Time to survey toilets

The Western Mail in Wales reports the National Assembly’s Enterprise and Learning Committee has found education funding is so complicated schools are missing out on vital cash for basic facilities like clean toilets and classrooms as a result.

It is calling on the Education Minister Jane Hutt to lift the “funding fog”, and also wants the Assembly Government to carry out an immediate survey of all school toilets.

Sharon Mills, of Deri, near Bargoed, whose five-year-old son Mason died after contracting E. coli, said,

"We are living in the 21st century, yet many school toilets are like something from the dark ages."

Although it is believed the Deri Primary School pupil contracted the food poisoning bug through infected meat, many of the 150 people – most of them school children – who were struck down two years ago contracted the illness from people who were already infected. Promoting good handwashing habits is seen as one of the best ways of preventing disease.

But an inquiry by leading Welsh health experts found that a failure by many schools to provide basics such as warm water and soap for children to wash their hands after using the toilet encouraged the bug to spread.

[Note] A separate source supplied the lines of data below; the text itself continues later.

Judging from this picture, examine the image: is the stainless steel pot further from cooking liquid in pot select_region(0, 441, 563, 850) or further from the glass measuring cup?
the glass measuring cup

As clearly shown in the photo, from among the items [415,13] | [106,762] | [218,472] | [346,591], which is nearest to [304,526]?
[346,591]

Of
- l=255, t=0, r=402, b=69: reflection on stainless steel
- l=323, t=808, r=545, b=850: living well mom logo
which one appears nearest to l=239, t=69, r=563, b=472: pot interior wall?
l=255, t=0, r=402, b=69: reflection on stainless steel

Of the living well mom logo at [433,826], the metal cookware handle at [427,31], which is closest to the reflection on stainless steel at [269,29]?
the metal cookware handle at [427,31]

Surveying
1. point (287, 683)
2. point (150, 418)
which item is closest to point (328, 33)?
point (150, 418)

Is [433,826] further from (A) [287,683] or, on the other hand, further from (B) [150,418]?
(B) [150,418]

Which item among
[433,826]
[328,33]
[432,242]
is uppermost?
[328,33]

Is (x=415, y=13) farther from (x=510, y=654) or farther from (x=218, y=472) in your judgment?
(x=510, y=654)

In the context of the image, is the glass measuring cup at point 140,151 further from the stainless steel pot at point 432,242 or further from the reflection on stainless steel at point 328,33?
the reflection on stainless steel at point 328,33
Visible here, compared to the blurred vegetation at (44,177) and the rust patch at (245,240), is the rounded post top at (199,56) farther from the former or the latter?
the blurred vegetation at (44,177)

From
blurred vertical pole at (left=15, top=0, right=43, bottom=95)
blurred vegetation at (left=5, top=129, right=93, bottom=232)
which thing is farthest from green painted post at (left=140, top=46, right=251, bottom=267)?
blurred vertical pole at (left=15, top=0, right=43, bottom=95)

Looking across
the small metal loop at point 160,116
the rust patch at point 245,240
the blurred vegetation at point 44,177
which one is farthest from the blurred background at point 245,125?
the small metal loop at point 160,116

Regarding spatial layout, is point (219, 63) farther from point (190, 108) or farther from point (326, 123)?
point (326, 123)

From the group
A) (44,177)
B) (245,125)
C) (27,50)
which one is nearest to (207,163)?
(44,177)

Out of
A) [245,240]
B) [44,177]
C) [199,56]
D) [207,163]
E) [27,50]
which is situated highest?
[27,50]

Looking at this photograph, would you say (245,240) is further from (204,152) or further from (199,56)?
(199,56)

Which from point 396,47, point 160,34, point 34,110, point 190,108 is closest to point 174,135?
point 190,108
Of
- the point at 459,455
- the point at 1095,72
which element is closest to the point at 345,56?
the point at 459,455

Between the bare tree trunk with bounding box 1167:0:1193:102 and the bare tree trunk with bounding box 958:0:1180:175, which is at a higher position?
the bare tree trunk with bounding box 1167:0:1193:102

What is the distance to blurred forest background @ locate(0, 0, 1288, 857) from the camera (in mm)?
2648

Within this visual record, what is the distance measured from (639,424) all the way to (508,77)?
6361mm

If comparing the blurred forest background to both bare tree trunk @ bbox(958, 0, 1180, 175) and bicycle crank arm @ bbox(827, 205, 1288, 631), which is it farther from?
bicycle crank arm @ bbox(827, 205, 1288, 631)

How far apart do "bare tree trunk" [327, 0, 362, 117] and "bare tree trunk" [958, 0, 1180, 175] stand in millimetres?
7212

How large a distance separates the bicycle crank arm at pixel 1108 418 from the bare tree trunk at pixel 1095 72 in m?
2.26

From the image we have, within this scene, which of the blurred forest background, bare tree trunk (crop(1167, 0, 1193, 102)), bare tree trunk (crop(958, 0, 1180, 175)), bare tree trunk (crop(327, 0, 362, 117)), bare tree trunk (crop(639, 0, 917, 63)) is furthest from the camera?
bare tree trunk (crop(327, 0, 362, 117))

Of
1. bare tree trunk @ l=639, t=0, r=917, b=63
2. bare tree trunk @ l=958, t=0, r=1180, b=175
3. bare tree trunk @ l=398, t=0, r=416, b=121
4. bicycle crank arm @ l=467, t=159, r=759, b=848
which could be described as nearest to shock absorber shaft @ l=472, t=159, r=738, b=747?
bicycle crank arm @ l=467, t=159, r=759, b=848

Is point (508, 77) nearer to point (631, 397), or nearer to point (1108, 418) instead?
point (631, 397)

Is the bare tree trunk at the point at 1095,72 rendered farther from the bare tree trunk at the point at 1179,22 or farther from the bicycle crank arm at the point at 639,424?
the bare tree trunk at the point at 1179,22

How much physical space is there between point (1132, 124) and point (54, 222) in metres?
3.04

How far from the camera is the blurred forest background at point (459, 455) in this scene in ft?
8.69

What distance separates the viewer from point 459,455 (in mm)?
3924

Mother-of-two Pam Sacchi, of Bridgend, whose son Daniel, now 14, was hospitalised after contracting E.coli in 2005 when he was 12, said:

“I still have parents coming up to me, complaining their children don’t have soap to wash their hands with in their school toilets. This should not be happening and something needs to be done. I realise there are sometimes funding shortfalls but the health of our children must come first.”

Proper handwashing begins with access to proper tools. That is why soap and paper towels are a necessary requirement for any public bathroom.

Proper handwashing still requires proper tools

It's a message that goes unheeded -- at home and abroad.

Research published in the New Zealand Medical Journal found almost 20 percent of men, and 8 percent of women didn't wash their hands after going to the toilet.

But what's worse says New Zealand Public Health Association (PHA) Director Dr Gay Keating is that some schools have appalling washroom facilities, and it is often not possible for students to wash and dry their hands properly – even if they want to.

"Sometimes there is no soap, let alone hot water, and children are expected to wash their hands in freezing water, even in the middle of winter. There may be no paper towels, or hand dryers.

"This is a great disincentive to proper hand washing, and pupils who do not wash their hands properly are at greater risk of contracting illnesses themselves, or passing on bugs. They then have to have days off school, which recent educational research has shown often leads to them falling behind in school work. …

“Hand-hygiene is basic to maintaining good health.”


Dr Keating says all schools should provide pupils with soap, warm water and hand-drying facilities.